Kera stopped and stared at him, head cocked. Amazing how animalistic those stupid brutes in the forest could be. Then, with all the halting pain of her condition, she said one word. "Why?"
Malfoy was taken aback. He had been sure that girl spoke no English, yet he was just as confident she had just asked him something. Knowing that he didn't have a memory lapse, and had never spoken Romanian nor heard it much used in his life, he didn't understand. Maybe 'why' was brutal insult in her tongue, and she'd been debating this whole time whether or not to use it. Pulling on a mask of indifference, he stared at his tall, weedy captive and replied, "Why what, you worm?"
Her English, if it truly was that, was slow, sputtering, like someone using the words for the first time. Who knew; from he'd been told she probably was. "Why you do it?" she stared back, sadly. "Why you kill? Why you take me from home?" Here she looked about, as if hoping she might be wrong. Continuing, "Why you so, ugly?"
"Ugly?" he hissed.
"Ugly," she nodded. "Ugly on in of self. Not, nice. Other of nice." Clearly, the girl thought that he was the stupid one not to know this. After all, it was his language she was speaking, not her own, and she was doing her best to learn her way around.
Malfoy felt his face burn, but wasn't going to let it master him. To be thought of stupid, by someone who could barely speak. He raised his wand, about to curse the wench, when he saw her recoil and crawl to the back of the shed in the dim light. From there he saw two strangely familiar eyes, though coming from the child, looking even to her enemy for comfort as she tried to bury herself deeply into the meager straw at her feet. "Bad one," she whispered. Malfoy stared at her as she began to tremble so violently that a few mild specks of dust rose up around her.

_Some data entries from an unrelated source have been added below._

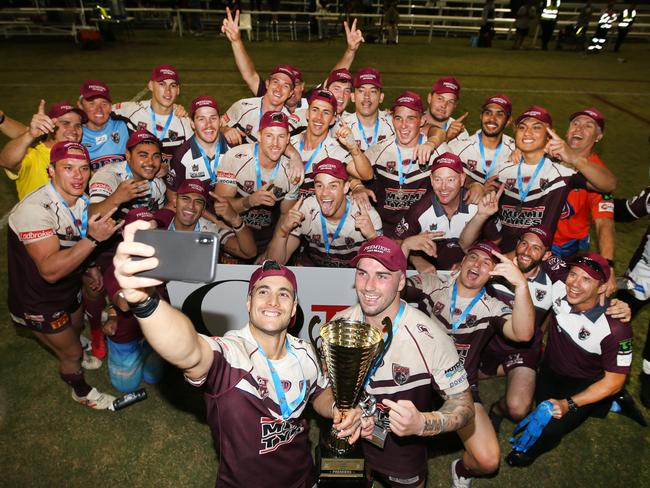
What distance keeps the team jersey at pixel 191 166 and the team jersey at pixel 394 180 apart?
2150 mm

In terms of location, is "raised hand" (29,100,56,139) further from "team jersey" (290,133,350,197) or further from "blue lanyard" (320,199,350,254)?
"blue lanyard" (320,199,350,254)

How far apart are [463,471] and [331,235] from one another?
2.74 metres

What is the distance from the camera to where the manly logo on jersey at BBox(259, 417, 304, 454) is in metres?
2.95

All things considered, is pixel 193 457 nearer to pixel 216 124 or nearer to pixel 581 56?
pixel 216 124

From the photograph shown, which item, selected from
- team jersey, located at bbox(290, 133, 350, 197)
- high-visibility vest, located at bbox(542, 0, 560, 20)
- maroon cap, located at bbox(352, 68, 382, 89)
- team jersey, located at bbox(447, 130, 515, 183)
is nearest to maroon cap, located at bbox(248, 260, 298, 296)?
team jersey, located at bbox(290, 133, 350, 197)

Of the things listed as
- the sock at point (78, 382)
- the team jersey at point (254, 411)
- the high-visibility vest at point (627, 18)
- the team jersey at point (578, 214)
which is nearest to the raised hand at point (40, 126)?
the sock at point (78, 382)

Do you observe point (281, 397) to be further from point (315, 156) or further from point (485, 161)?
point (485, 161)

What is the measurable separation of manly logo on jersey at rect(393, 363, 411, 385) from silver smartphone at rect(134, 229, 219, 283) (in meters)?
2.02

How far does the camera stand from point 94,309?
17.7 feet

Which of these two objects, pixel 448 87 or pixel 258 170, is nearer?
pixel 258 170

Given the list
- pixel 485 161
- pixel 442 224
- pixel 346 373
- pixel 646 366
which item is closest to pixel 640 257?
pixel 646 366

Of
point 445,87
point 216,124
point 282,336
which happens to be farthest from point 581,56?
point 282,336

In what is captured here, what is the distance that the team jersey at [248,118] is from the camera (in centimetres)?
707

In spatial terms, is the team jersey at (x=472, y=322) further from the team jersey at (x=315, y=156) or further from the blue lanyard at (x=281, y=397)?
the team jersey at (x=315, y=156)
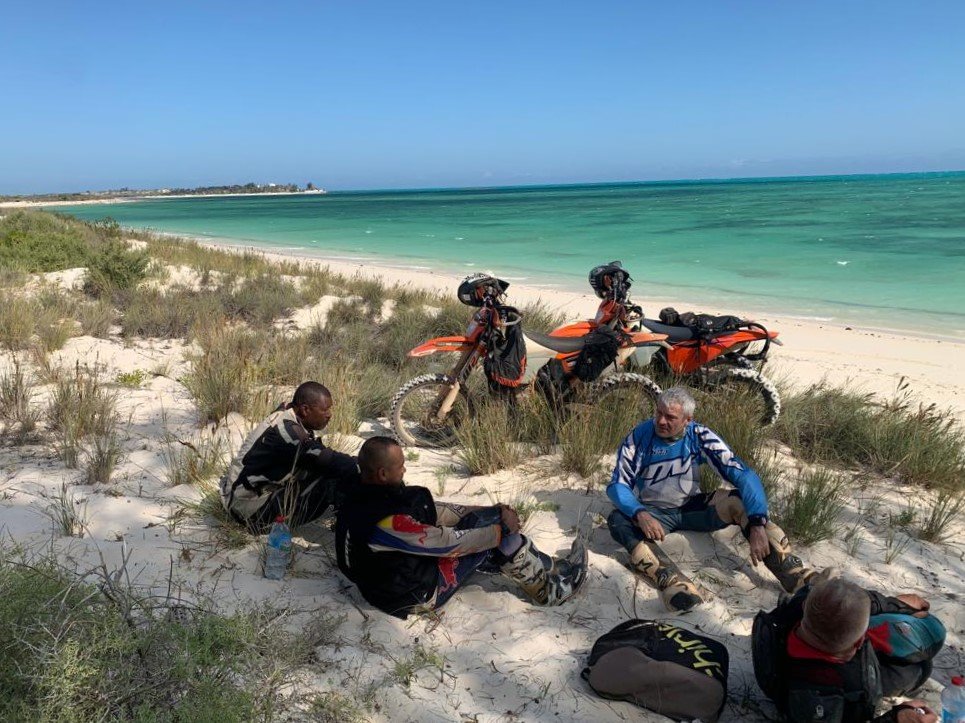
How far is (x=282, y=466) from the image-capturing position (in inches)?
136

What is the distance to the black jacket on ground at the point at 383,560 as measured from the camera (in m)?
2.89

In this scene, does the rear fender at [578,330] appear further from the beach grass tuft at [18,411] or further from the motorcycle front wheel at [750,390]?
the beach grass tuft at [18,411]

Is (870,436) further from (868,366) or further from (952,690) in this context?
(868,366)

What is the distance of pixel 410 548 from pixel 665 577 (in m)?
1.24

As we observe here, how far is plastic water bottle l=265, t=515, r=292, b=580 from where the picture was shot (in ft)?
10.4

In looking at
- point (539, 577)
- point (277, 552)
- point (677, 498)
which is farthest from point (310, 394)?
point (677, 498)

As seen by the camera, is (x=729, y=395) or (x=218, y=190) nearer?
(x=729, y=395)

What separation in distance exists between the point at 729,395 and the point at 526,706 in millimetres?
3138

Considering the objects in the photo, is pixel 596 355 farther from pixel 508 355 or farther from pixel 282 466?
pixel 282 466

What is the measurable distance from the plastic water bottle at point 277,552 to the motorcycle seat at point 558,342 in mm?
2426

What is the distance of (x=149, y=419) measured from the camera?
510 centimetres

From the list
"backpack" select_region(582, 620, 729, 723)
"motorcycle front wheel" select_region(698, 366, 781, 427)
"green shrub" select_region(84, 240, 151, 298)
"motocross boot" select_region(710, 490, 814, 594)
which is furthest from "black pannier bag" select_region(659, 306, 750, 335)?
"green shrub" select_region(84, 240, 151, 298)

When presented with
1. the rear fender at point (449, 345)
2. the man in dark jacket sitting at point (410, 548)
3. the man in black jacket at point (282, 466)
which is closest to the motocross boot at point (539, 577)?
the man in dark jacket sitting at point (410, 548)

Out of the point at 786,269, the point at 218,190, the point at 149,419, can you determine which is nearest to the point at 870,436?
the point at 149,419
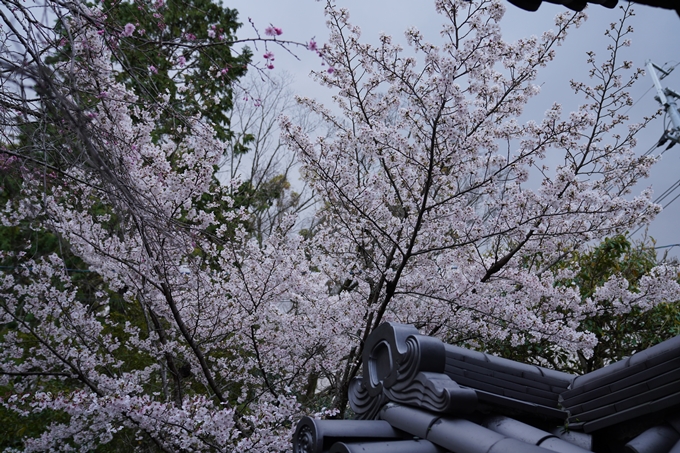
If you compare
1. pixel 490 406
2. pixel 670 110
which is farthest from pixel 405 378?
pixel 670 110

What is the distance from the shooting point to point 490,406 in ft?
8.16

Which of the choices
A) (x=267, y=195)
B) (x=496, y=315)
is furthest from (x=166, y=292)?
(x=267, y=195)

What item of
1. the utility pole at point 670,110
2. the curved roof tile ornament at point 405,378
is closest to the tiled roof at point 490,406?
the curved roof tile ornament at point 405,378

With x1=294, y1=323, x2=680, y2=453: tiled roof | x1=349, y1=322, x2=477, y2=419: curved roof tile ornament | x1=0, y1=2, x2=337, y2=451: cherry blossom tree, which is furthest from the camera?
x1=0, y1=2, x2=337, y2=451: cherry blossom tree

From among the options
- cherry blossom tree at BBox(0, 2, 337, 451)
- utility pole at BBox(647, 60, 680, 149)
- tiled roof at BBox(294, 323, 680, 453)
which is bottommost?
tiled roof at BBox(294, 323, 680, 453)

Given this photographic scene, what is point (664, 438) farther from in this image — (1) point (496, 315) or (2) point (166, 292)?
(2) point (166, 292)

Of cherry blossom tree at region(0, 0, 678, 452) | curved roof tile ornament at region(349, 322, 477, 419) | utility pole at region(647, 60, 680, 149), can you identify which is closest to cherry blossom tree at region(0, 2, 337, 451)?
cherry blossom tree at region(0, 0, 678, 452)

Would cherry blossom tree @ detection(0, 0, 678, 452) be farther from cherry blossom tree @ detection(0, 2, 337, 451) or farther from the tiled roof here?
the tiled roof

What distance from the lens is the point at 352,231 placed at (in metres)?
6.51

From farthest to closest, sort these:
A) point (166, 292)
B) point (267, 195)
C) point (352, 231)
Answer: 1. point (267, 195)
2. point (352, 231)
3. point (166, 292)

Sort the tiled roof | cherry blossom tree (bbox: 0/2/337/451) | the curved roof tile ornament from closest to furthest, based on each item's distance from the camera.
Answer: the tiled roof < the curved roof tile ornament < cherry blossom tree (bbox: 0/2/337/451)

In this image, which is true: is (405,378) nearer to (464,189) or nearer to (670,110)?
(464,189)

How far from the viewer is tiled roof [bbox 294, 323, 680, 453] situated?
200cm

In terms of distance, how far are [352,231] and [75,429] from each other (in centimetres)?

The 'Bad One'; source of almost all current evil and pain in the world. He, even in the past fifteen years of his demise, had risen beyond the rank of a mere boogie man or spook. Even when an adult of the sorcerer's race know as the Sagi's spoke his name, it was with a giant tremor of unadulterated fear. They called him 'Trina', which was an old name that meant 'he who swallows the sun', because that was what he did. When he was in his power, he came recruiting once, and the elders talked about it like it was the end of the world. Everyone lost a son or daughter to the fight; Voldemort only managed to steal one or two for his 'cause'. For a child, even if she was a teenager, with so little experience of the outside world, it was downright terrifying to a deathly point.
"Now, Malfoy, don't tell me you were thinking of harming our guest," said a high, cold voice behind him. The wind blew, and he could hear the light swish of a long cloak.
Flinging himself down in front of the man, Malfoy said, "No master. I would never do such a thing." He kept his eyes on his master's shoes, not wanting to look into his red, cat pupil eyes.
"Of course you wouldn't," said Voldemort. "Now get up, Malfoy." Malfoy got up, at Voldemort's quiet command, and bolted the shed door, leaving Kera in the darkness. She could just hear, in her slowly growing knowledge of the English language, The Dark One saying. "I don't want to see anyone even thinking of laying a hand on that girl, without my say so, understand?" His voice became, if possible, more cold. "Little Kera can be more useful than you think. Much more useful."
'He knows my name,' Kera thought. Crawling to a corner with straw, she curled up, trying to nurse her wounded hands and magic, and block out the screams coming from Malfoy's punishment.